▸ EXTRACT:
▶

About three weeks ago, Ta-Nehisi Coates got a phone call from Chris Jackson, his editor at Random House's Spiegel & Grau imprint. Jackson was calling to propose moving up the publication of Coates' new book, Between the World and Me, from its planned release this fall to mid-July. "I thought it was crazy," says Coates, 39. "I was basically opposed to it. Then we had coffee, and he made the case. And it turns out they were right."

Between the World and Me, which arrived in stores this week, is an extraordinary piece of writing: a lyrical blend of history and memoir, framed as a letter to the author's 14-year-old son. It is also very timely. Over 152 riveting pages, Coates wrestles with the racist violence at America's core in unflinchingly honest terms – casting aside easy abstractions to lay bare the physical danger and fear that come with living in a black body. It's a deeply personal story with profound implications for everyone living in this country, and one that feels downright necessary this summer.

Coates meets me at his publisher's Manhattan office in the middle of a busy day of promotion for the book – after we talk, he's due to make appearances on Canadian radio and All In With Chris Hayes. "It's been pretty insane," he says. He's wearing a flat cap and a bilingual t-shirt ("Ce moment when you start penser en deux langues at the same temps"), with the laptop he used to write most of the book open on the table next to him. When a Random House employee brings him a cup of takeout coffee, he accepts it with relief.

The book's origins, Coates explains, date back to a 2011 contract that he inked to write a volume of essays about the Civil War. The project's focus shifted as he worked separately on "The Case for Reparations," a painstakingly researched cover story published last spring in The Atlantic, where he is a national correspondent. "That was a really empirical case," Coates says. "I wanted to think about the problem I was dealing with for reparations – this grand theft, this idea of plunder – from a more literary perspective, and I didn't know what that looked like." The crucial next step came when he reread James Baldwin's classic 1963 work The Fire Next Time. "I was so moved by the way he approached the problem," he says. "Baldwin was a writer, first and foremost. The Fire Next Time is a beautiful work of art. And I really wanted to make something beautiful."

We spoke for 45 minutes about literature, hip-hop, the meaning of hope and more.

How old were you when you first encountered James Baldwin's work?

◀

▸ WORK TO BE COMPLETED:
Rewrite the passage of the Coates profile between "Coates meets me" and "it with relief.", inclusive, putting "baseball cap" in place of "flat cap". The listing isn't needed for any of this work.

▸ INFORMATION PROVIDED:
▶

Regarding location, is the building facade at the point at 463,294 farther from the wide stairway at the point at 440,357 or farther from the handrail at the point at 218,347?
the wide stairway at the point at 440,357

◀

▸ ANSWER TO THIS EXERCISE:
Coates meets me at his publisher's Manhattan office in the middle of a busy day of promotion for the book – after we talk, he's due to make appearances on Canadian radio and All In With Chris Hayes. "It's been pretty insane," he says. He's wearing a baseball cap and a bilingual t-shirt ("Ce moment when you start penser en deux langues at the same temps"), with the laptop he used to write most of the book open on the table next to him. When a Random House employee brings him a cup of takeout coffee, he accepts it with relief.